:: Data listing ::
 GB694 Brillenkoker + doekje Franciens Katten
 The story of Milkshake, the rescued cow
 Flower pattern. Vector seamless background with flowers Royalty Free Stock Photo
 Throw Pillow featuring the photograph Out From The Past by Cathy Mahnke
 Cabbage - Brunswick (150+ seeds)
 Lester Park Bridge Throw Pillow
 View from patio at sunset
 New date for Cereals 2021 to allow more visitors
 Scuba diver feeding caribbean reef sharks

* * *

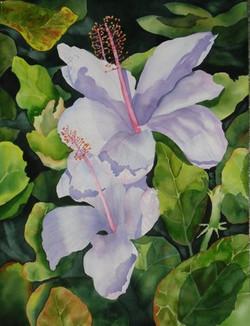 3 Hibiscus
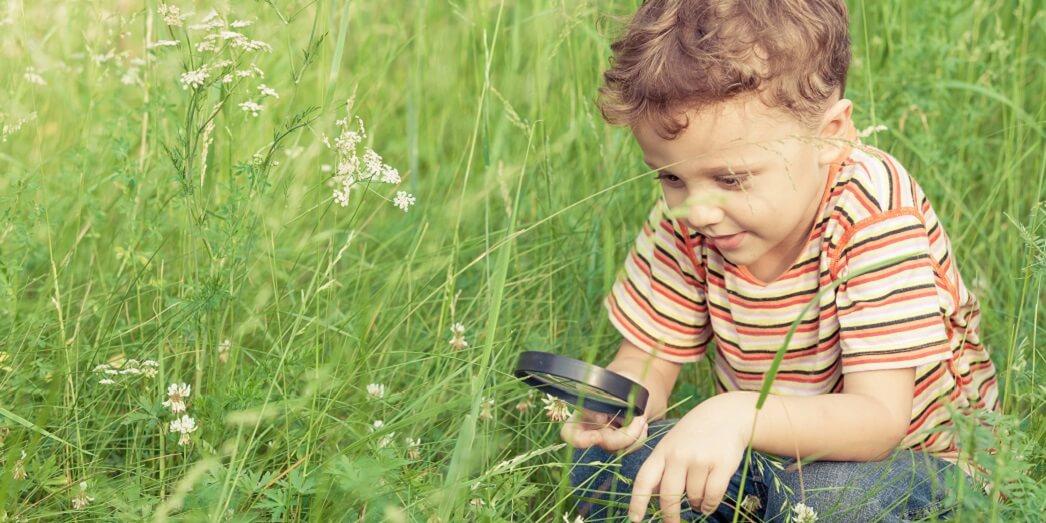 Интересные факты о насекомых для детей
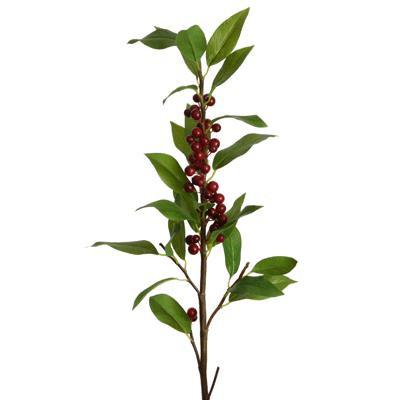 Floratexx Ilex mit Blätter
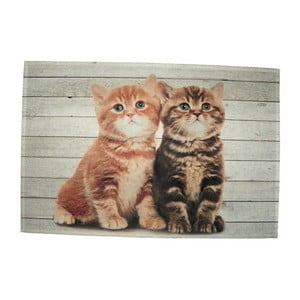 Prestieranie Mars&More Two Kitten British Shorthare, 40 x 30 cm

* * *

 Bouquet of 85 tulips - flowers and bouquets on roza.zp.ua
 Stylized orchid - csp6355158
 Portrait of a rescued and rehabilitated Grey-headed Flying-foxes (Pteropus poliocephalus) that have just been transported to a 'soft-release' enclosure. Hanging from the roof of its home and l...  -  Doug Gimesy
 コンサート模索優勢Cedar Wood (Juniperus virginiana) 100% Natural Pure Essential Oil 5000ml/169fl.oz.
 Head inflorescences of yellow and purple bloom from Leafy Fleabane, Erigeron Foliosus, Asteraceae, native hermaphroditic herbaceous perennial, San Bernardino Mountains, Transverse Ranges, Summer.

:: Goal of the exercise ::
In the material above, locate the line containing "The story of Milkshake, the rescued cow" and the line containing "Scuba diver feeding caribbean reef sharks". Transcribe exactly those two lines and every line between them, and nothing more.

:: Task result ::
 The story of Milkshake, the rescued cow
 Flower pattern. Vector seamless background with flowers Royalty Free Stock Photo
 Throw Pillow featuring the photograph Out From The Past by Cathy Mahnke
 Cabbage - Brunswick (150+ seeds)
 Lester Park Bridge Throw Pillow
 View from patio at sunset
 New date for Cereals 2021 to allow more visitors
 Scuba diver feeding caribbean reef sharks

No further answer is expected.